• _Goal_: Please output every line of the listing below without changing anything.

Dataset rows

-- Begin --

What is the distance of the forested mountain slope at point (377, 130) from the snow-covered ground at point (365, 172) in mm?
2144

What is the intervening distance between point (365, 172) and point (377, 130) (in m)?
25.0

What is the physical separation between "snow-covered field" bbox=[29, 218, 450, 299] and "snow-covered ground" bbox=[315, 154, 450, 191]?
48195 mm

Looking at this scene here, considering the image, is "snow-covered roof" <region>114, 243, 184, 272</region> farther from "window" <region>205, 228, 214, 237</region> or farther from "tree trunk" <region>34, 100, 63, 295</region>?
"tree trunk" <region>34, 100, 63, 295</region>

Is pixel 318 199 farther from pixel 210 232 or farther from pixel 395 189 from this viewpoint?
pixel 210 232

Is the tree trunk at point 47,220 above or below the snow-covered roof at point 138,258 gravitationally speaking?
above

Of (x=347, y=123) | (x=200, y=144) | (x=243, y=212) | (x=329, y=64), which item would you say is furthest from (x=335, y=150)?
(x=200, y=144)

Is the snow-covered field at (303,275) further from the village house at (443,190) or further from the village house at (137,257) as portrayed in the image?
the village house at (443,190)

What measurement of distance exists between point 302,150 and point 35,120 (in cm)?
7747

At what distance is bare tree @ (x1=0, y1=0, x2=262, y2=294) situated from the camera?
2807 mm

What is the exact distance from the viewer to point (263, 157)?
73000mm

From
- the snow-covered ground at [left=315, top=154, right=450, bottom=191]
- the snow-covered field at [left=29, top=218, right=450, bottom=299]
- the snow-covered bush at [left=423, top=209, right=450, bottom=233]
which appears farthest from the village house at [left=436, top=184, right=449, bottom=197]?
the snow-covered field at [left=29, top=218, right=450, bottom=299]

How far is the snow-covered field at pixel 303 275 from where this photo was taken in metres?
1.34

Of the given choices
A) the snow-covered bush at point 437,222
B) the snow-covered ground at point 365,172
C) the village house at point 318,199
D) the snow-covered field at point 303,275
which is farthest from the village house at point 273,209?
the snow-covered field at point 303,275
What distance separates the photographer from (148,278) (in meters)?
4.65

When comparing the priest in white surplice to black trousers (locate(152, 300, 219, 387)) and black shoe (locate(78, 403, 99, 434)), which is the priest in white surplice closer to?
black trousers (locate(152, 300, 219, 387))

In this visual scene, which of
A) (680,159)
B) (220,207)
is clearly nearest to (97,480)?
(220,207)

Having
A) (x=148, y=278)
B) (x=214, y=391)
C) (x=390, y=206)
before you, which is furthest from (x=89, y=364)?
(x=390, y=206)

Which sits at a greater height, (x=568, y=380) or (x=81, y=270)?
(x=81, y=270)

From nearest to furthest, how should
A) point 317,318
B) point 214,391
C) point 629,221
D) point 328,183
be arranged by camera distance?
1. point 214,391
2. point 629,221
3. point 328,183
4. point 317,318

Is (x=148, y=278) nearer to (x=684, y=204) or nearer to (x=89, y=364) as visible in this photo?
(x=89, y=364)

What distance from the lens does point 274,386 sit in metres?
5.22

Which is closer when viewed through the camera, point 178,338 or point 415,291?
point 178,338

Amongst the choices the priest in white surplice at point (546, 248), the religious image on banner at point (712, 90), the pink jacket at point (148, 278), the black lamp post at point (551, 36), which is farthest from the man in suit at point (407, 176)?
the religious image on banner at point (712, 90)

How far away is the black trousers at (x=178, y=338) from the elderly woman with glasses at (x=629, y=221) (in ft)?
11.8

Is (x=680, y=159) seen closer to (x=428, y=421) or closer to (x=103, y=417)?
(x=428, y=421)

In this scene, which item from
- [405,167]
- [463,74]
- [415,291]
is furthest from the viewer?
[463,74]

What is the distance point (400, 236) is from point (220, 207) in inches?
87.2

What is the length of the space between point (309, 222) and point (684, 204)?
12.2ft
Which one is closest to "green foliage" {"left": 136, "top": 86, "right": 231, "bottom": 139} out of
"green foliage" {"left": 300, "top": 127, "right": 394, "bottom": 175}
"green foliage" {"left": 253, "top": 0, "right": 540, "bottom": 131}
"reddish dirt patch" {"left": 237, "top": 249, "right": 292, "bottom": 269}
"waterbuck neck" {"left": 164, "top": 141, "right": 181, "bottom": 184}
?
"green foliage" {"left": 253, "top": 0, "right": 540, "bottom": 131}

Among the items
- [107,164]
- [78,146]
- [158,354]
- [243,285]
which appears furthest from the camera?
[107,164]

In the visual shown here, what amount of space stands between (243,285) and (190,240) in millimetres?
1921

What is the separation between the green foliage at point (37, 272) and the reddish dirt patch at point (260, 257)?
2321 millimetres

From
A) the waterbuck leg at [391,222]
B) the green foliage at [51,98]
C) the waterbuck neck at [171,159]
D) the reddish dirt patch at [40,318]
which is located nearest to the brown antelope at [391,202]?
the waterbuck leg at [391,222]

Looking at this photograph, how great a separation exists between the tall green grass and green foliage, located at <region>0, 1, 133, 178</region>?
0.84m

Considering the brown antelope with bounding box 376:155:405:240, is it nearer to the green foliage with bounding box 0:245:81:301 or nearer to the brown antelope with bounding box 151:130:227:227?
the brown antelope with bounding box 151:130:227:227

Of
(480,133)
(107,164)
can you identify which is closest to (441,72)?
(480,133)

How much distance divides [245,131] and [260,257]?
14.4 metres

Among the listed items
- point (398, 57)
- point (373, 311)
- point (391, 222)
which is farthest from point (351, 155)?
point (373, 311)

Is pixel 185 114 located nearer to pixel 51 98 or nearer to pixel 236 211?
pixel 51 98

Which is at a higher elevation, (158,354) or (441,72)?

-- End --

• _Expected answer_:
What is the distance of the forested mountain slope at point (377, 130) from the snow-covered ground at point (365, 172) in mm?
2144

What is the intervening distance between point (365, 172) and point (377, 130) (in m)?
25.0

What is the physical separation between "snow-covered field" bbox=[29, 218, 450, 299] and "snow-covered ground" bbox=[315, 154, 450, 191]?
48195 mm

Looking at this scene here, considering the image, is "snow-covered roof" <region>114, 243, 184, 272</region> farther from "window" <region>205, 228, 214, 237</region> or farther from "tree trunk" <region>34, 100, 63, 295</region>?
"tree trunk" <region>34, 100, 63, 295</region>

Is pixel 318 199 farther from pixel 210 232 or farther from pixel 395 189 from this viewpoint?
pixel 210 232

Is the tree trunk at point 47,220 above or below the snow-covered roof at point 138,258 gravitationally speaking?
above

Of (x=347, y=123) | (x=200, y=144) | (x=243, y=212) | (x=329, y=64), which item would you say is furthest from (x=335, y=150)?
(x=200, y=144)

Is the snow-covered field at (303,275) further from the village house at (443,190) or further from the village house at (137,257) as portrayed in the image?
the village house at (443,190)

What measurement of distance exists between point 302,150 and point 35,120 (in cm)?
7747

At what distance is bare tree @ (x1=0, y1=0, x2=262, y2=294) situated from the camera?
2807 mm

What is the exact distance from the viewer to point (263, 157)?
73000mm

From
- the snow-covered ground at [left=315, top=154, right=450, bottom=191]
- the snow-covered field at [left=29, top=218, right=450, bottom=299]
- the snow-covered bush at [left=423, top=209, right=450, bottom=233]
which appears farthest from the village house at [left=436, top=184, right=449, bottom=197]?
the snow-covered field at [left=29, top=218, right=450, bottom=299]

How far is the snow-covered field at pixel 303 275 from where this photo was taken in metres?
1.34

Of the given choices
A) the snow-covered bush at point 437,222
B) the snow-covered ground at point 365,172
C) the village house at point 318,199
D) the snow-covered field at point 303,275
which is farthest from the village house at point 273,209?
the snow-covered field at point 303,275
What distance separates the photographer from (148,278) (in meters)?
4.65

When comparing the priest in white surplice to black trousers (locate(152, 300, 219, 387)) and black shoe (locate(78, 403, 99, 434)), which is the priest in white surplice closer to?
black trousers (locate(152, 300, 219, 387))

In this visual scene, which of
A) (680,159)
B) (220,207)
is clearly nearest to (97,480)?
(220,207)

Having
A) (x=148, y=278)
B) (x=214, y=391)
C) (x=390, y=206)
before you, which is furthest from (x=89, y=364)?
(x=390, y=206)

Which sits at a greater height, (x=568, y=380) or (x=81, y=270)?
(x=81, y=270)

From nearest to furthest, how should
A) point 317,318
B) point 214,391
C) point 629,221
D) point 328,183
be arranged by camera distance?
1. point 214,391
2. point 629,221
3. point 328,183
4. point 317,318

Is (x=148, y=278) nearer to (x=684, y=204) or nearer to (x=89, y=364) as visible in this photo?
(x=89, y=364)

What distance from the lens does point 274,386 sit in metres?
5.22

Which is closer when viewed through the camera, point 178,338 or point 415,291?
point 178,338

Amongst the choices the priest in white surplice at point (546, 248), the religious image on banner at point (712, 90), the pink jacket at point (148, 278), the black lamp post at point (551, 36), which is farthest from the man in suit at point (407, 176)?
the religious image on banner at point (712, 90)

How far away is the black trousers at (x=178, y=338) from the elderly woman with glasses at (x=629, y=221) (in ft)?
11.8

Is (x=680, y=159) seen closer to (x=428, y=421) or closer to (x=103, y=417)?
(x=428, y=421)

In this scene, which item from
- [405,167]
- [463,74]
- [415,291]
is furthest from the viewer?
[463,74]

What is the distance point (400, 236) is from point (220, 207) in inches?
87.2

What is the length of the space between point (309, 222) and point (684, 204)?
12.2ft
Which one is closest to "green foliage" {"left": 136, "top": 86, "right": 231, "bottom": 139} out of
"green foliage" {"left": 300, "top": 127, "right": 394, "bottom": 175}
"green foliage" {"left": 253, "top": 0, "right": 540, "bottom": 131}
"reddish dirt patch" {"left": 237, "top": 249, "right": 292, "bottom": 269}
"waterbuck neck" {"left": 164, "top": 141, "right": 181, "bottom": 184}
?
"green foliage" {"left": 253, "top": 0, "right": 540, "bottom": 131}

Among the items
- [107,164]
- [78,146]
- [158,354]
- [243,285]
which appears furthest from the camera?
[107,164]

In the visual shown here, what amount of space stands between (243,285) and (190,240) in millimetres?
1921

What is the separation between the green foliage at point (37, 272) and the reddish dirt patch at point (260, 257)?
2321 millimetres

From
A) the waterbuck leg at [391,222]
B) the green foliage at [51,98]
C) the waterbuck neck at [171,159]
D) the reddish dirt patch at [40,318]
which is located nearest to the brown antelope at [391,202]?
the waterbuck leg at [391,222]

Looking at this photograph, how great a separation exists between the tall green grass and green foliage, located at <region>0, 1, 133, 178</region>?
0.84m

Considering the brown antelope with bounding box 376:155:405:240, is it nearer to the green foliage with bounding box 0:245:81:301 or nearer to the brown antelope with bounding box 151:130:227:227?
the brown antelope with bounding box 151:130:227:227

Of
(480,133)
(107,164)
can you identify which is closest to (441,72)?
(480,133)

How much distance divides [245,131] and [260,257]?
14.4 metres

Among the listed items
- point (398, 57)
- point (373, 311)
- point (391, 222)
which is farthest from point (351, 155)?
point (373, 311)

Is pixel 185 114 located nearer to pixel 51 98 or nearer to pixel 236 211?
pixel 51 98

Which is at a higher elevation, (158,354) or (441,72)?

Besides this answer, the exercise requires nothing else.